[Dataset entries]
^^^^^^^^

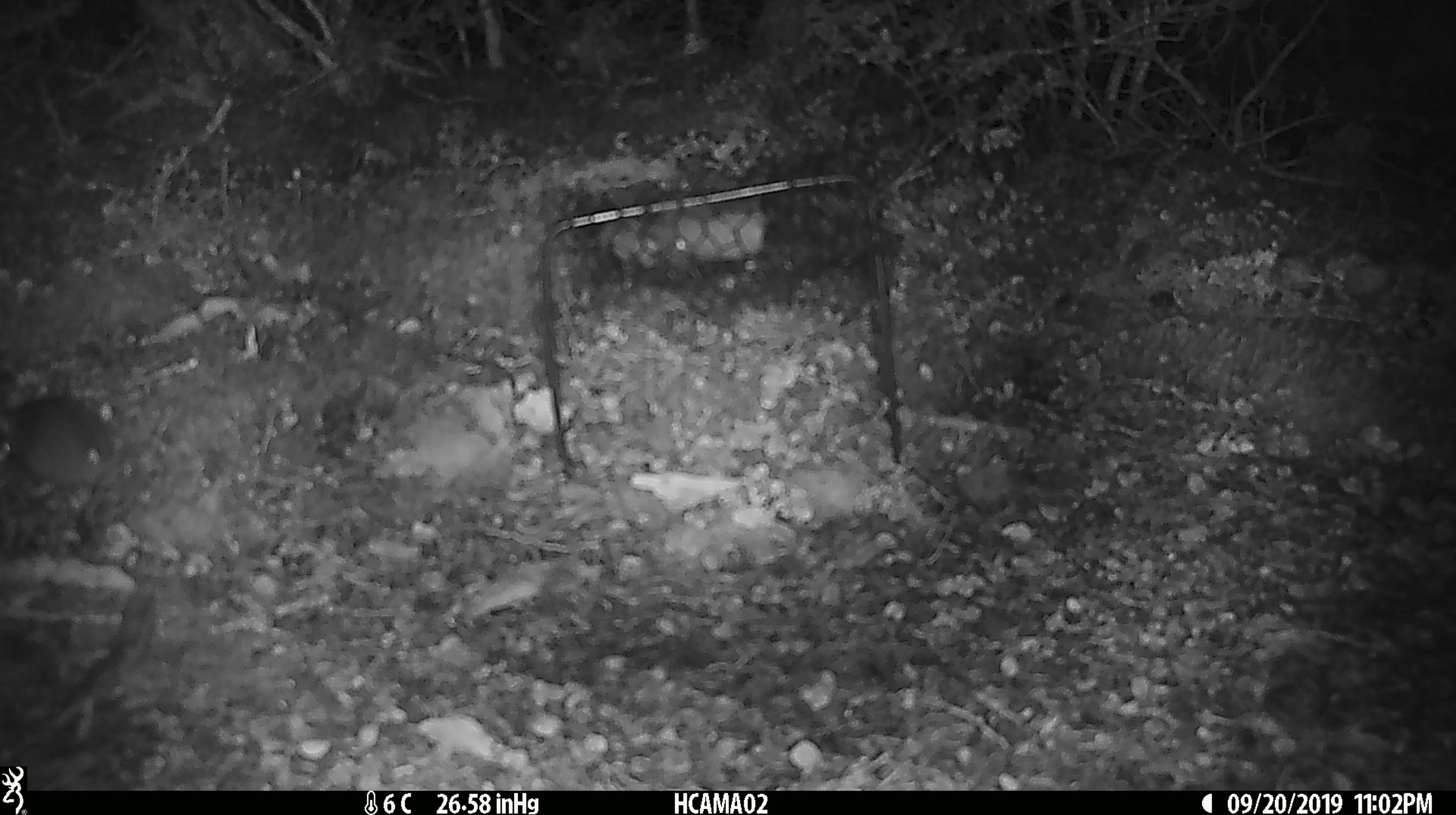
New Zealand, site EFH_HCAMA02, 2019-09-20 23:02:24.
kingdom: Animalia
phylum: Chordata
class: Mammalia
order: Rodentia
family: Muridae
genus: Mus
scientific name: Mus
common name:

^^^^^^^^

Reproduce all the entries that precede this task, word for word, minus any pictures.

**ANSWER SECTION:**
New Zealand, site EFH_HCAMA02, 2019-09-20 23:02:24.
kingdom: Animalia
phylum: Chordata
class: Mammalia
order: Rodentia
family: Muridae
genus: Mus
scientific name: Mus
common name:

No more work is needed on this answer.